While Zack Snyder’s Justice League is most likely going to become a little treat for the fans rather than actual canon, it’s hard not to wonder the possibilities there now are. Darkseid is very clearly set up as a Thanos-like big bad for the DC Extended Universe. The Knightmare vision Cyborg experiences also teases just how Superman would turn evil, after witnessing the death of Lois Lane whose decimated skeleton Superman cradles. Then there’s Darkseid arriving and gently placing his rather large hand on Superman’s shoulder. Joker later mentions how Batman is to blame for Lois’ death, directly leading to the end of the world. All much darker threads than we got first time around.

Just when you thought you were done, Harry Lennox shows up as the Martian Manhunter, offering his assistance to Bruce Wayne after he wakes up from his Knightmare. It’s a significant upgrade.
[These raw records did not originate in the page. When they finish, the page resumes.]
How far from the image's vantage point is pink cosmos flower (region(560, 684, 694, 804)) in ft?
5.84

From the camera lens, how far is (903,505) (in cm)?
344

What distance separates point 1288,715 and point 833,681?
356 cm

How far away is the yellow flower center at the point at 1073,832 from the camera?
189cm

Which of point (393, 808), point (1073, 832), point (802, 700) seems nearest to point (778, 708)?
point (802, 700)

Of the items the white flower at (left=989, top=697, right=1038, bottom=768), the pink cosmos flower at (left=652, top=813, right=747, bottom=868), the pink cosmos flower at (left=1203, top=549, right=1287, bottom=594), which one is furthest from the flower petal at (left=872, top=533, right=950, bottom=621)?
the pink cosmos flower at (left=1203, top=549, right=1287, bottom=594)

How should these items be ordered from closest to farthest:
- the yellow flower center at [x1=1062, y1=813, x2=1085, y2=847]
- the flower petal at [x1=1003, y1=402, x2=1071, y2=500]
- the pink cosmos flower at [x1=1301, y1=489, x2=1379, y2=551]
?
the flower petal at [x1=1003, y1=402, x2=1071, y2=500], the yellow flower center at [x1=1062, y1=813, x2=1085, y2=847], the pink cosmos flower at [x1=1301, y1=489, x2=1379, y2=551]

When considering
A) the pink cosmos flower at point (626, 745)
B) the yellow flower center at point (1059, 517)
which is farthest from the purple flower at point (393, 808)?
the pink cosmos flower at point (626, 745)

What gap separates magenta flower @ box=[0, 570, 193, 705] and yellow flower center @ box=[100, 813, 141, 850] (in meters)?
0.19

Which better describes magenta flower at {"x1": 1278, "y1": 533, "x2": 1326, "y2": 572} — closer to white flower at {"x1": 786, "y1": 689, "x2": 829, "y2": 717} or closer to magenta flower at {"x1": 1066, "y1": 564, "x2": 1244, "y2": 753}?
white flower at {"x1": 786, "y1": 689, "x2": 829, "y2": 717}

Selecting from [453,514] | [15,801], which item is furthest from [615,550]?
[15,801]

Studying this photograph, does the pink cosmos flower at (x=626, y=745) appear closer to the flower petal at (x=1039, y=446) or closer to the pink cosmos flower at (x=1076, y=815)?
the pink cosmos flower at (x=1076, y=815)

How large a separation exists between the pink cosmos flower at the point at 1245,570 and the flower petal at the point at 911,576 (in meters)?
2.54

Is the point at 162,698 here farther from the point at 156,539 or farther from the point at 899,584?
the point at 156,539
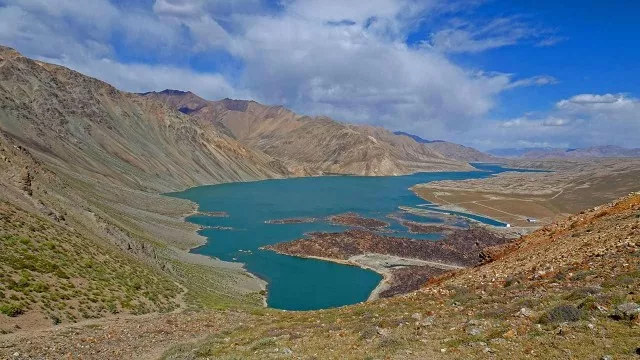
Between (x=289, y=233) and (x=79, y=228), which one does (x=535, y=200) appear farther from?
(x=79, y=228)

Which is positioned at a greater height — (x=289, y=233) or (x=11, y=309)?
(x=11, y=309)

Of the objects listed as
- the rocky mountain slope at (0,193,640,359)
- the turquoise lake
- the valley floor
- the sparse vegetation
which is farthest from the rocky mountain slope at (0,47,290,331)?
the valley floor

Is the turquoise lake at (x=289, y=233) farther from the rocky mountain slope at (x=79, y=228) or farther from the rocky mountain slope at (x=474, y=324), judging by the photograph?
the rocky mountain slope at (x=474, y=324)

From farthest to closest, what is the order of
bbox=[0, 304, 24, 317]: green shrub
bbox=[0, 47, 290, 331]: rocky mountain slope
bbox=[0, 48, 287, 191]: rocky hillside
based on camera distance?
bbox=[0, 48, 287, 191]: rocky hillside
bbox=[0, 47, 290, 331]: rocky mountain slope
bbox=[0, 304, 24, 317]: green shrub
Zack Snyder’s Justice League is jam-packed, maybe too much so, of fan service and genuinely exciting moments. I’d also argue it’s certainly a better, more well-rounded version of the same story with clearer character motivations and hugely improved emotional beats. Still, it’s also still an end point for where the DC Extended Universe was going, with threads unlikely to be tied to future DC movies. For that to have happened, this cut in some form is four years too late. The fact that it exists at all though is really quite something.